Environ 1600 personnes dans le camp dit du Millénaire, près de la porte de la Villette, à Paris. Crédit : InfoMigrants
Environ 1600 personnes dans le camp dit du Millénaire, près de la porte de la Villette, à Paris. Crédit : InfoMigrants

Plusieurs dizaines d’associations du secteur social ont signé une pétition rendue publique jeudi. Elles dénoncent les conditions de vie des migrants installés dans plusieurs campements parisiens et appellent le gouvernement à les mettre à l’abri de toute urgence.

Dans une pétition publiée jeudi 17 mai, près de quarante associations et syndicats du secteur social appellent le gouvernement à mettre à l’abri les migrants qui vivent dans le camp dit du Millénaire, porte de la Villette, mais aussi le long du canal saint martin ou encore au bord des périphériques Nord et Sud. En tout, environ 2 400 personnes vivent ces différents campements dans des conditions plus que précaires, dont 1600 dans le camp du Millénaire.

Les associations signataires de la pétition rappellent que des drames ont déjà eu lieu et que d’autres sont à prévoir si la situation ne s’améliore pas. Un jeune Soudanais a été gravement blessé au cours d’une rixe dimanche sur le camp du Millénaire. Un migrant a été retrouvé mort noyé dans le canal saint Martin la semaine dernière et un autre corps avait déjà été repêché le 6 mai dernier dans le canal saint Denis sans pouvoir être identifié.

"Ce qui nous inquiète, c’est qu’il y ait de plus en plus de violence dans ces campements", a affirmé à InfoMigrants Bruno Morel, directeur général d’Emmaüs solidarité, l’une des associations signataires de la pétition. "En même temps, elle est compréhensible. À partir du moment où on laisse gens dans une telle situation, c’est normal que les choses dégénèrent", ajoute-t-il. "Chaque centimètre carré disponible est prétexte à tensions dans un climat d’extrême précarité", affirme le texte de la pétition mise en ligne sur le site change.org.

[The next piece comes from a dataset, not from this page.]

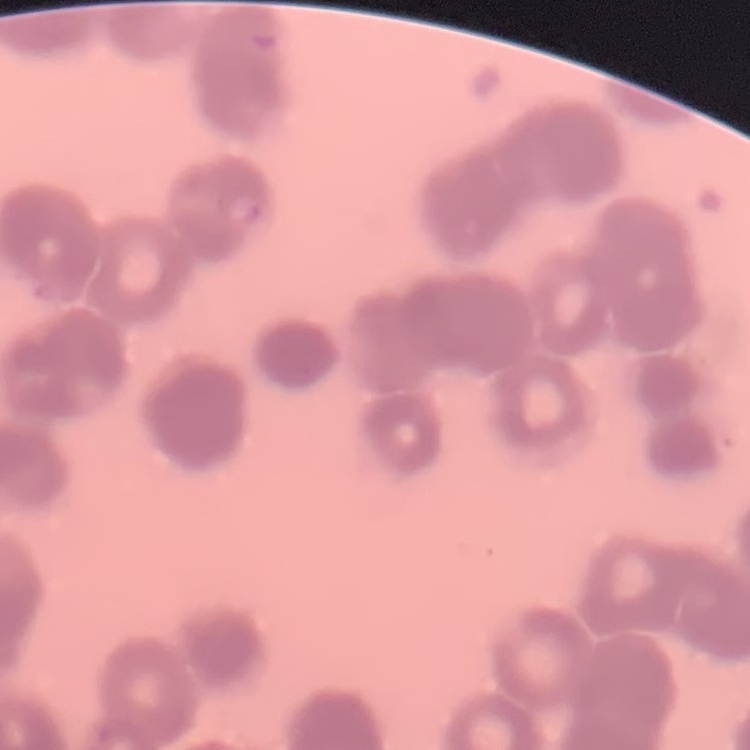

Summary:
  - Erythrocyte morphology: rouleaux formation
  - Preparation: thin blood smear
  - Image type: one tile cut from a larger photomicrograph
  - Stain: Field's or Giemsa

"Une opération d’évacuation policière serait extrêmement dangereuse"

Les associations réclament "une opération de mise à l’abri humanitaire d’urgence garantissant un hébergement digne dans la durée, avec accompagnement social et sanitaire". "Ce que nous voulons, c’est que tout le monde s’assoie autour d’une table, car le pourrissement n’est pas une option en République", a déclaré Pierre Henry, directeur général de France Terre d'Asile interrogé par La Croix.

Des rumeurs d’évacuation du camp par la police ont circulé ces dernières semaines. Mais, pour Bruno Morel, cette solution serait catastrophique. "J’insiste sur le fait que ce que nous demandons, c’est une opération de mise à l’abri. Une opération d’évacuation policière serait extrêmement dangereuse", souligne-t-il.

Depuis plusieurs semaines, la mairie de Paris et le gouvernement s’affrontent sur le dossier des migrants à Paris. La maire de Paris, Anne Hidalgo, a rappelé à plusieurs reprises au gouvernement son "devoir humanitaire". Le 9 mai, le ministère de l’Intérieur lui a répondu en l’invitant à  "entamer les procédures judiciaires" pour permettre à l’État de "mener à bien" une évacuation.

Deux jours plus tard, Anne Hidalgo a fait appel au Premier ministre pour l'alerter sur l'"impasse" des campements de migrants à Paris et demander "une opération de prise en charge".